La commedia nuova. Menandro, Il Dyskolos, Gli Epitrepontes.


Menandro di Atene (342 - 291) è il principale autore della Commedia Nuova.
Questa, in una tripartizione fatta dopo Aristotele, il quale nell'Etica Nicomachea distingue solo l'Antica dalla Nuova, è preceduta da una fase intermedia che costituisce la Commedia di mezzo, caratterizzata dalla parodia mitologica e, quindi, dall'abbandono dei temi collettivi e politici del dramma di Aristofane.

Ma forti segni di cambiamento sono già presenti nei suoi ultimi lavori: le Ecclesiazuse (del 392) e il Pluto (del 388) non hanno la parabasi e presentano le parti corali ridotte a semplici intermezzi.

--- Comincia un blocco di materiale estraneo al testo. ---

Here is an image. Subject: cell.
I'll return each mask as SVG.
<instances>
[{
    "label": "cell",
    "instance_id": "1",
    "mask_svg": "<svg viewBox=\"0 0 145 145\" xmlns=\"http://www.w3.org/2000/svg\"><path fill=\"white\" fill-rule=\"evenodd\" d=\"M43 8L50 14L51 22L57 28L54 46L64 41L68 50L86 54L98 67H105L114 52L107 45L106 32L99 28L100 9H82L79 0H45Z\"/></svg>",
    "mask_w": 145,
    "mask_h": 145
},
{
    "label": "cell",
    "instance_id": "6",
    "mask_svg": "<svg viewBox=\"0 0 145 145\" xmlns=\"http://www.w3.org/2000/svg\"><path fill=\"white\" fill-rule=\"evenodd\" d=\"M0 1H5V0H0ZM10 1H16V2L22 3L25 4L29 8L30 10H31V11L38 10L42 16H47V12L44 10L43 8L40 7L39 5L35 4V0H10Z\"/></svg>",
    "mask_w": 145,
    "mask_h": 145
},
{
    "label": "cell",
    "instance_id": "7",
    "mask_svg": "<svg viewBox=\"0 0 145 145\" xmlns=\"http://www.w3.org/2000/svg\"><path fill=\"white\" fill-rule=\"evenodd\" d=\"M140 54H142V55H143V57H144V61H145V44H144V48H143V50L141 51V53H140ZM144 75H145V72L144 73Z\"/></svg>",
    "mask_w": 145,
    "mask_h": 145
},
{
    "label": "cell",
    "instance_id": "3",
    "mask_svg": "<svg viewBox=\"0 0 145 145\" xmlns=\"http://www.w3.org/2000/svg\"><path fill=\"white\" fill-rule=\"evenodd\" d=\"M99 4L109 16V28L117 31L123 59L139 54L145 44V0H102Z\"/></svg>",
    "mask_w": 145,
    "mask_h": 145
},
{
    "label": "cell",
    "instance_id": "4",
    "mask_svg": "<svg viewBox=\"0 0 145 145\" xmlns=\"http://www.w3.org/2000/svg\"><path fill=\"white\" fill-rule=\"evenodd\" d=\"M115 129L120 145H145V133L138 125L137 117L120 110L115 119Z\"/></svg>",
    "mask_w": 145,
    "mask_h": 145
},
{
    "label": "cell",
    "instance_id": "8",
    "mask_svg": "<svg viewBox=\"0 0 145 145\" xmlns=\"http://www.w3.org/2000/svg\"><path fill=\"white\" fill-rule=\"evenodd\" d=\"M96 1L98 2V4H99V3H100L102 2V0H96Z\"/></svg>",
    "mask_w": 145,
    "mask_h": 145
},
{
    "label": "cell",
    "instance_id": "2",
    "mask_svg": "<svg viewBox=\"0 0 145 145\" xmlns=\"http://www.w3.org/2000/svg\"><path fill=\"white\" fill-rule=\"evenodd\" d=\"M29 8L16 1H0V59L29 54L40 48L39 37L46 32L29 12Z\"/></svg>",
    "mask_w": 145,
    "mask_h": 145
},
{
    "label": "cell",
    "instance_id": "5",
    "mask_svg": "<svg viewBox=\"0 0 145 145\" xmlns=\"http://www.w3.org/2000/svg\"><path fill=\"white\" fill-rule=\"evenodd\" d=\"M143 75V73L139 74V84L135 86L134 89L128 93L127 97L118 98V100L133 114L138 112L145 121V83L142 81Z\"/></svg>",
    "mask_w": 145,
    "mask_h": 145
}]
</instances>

Questo significa che la commedia agli inizi del IV secolo ha preso quella strada dell'impoliticità che la distingue dal dramma del periodo precedente. Del resto il processo di riduzione del peso del coro comincia già con Eschilo, secondo Nietzsche. Comunque manteniamo lo schema ternario che risale ai grammatici dell'età di Adriano, probabilmente sulla scia di quelli Alessandrini, e datiamo la Commedia di mezzo negli anni compresi fra il 385 e il 330.
Aggiungiamo una triade di nomi per fare il verso a Orazio: Alessi (che sarebbe stato zio di Menandro), Antifane e Anassandride.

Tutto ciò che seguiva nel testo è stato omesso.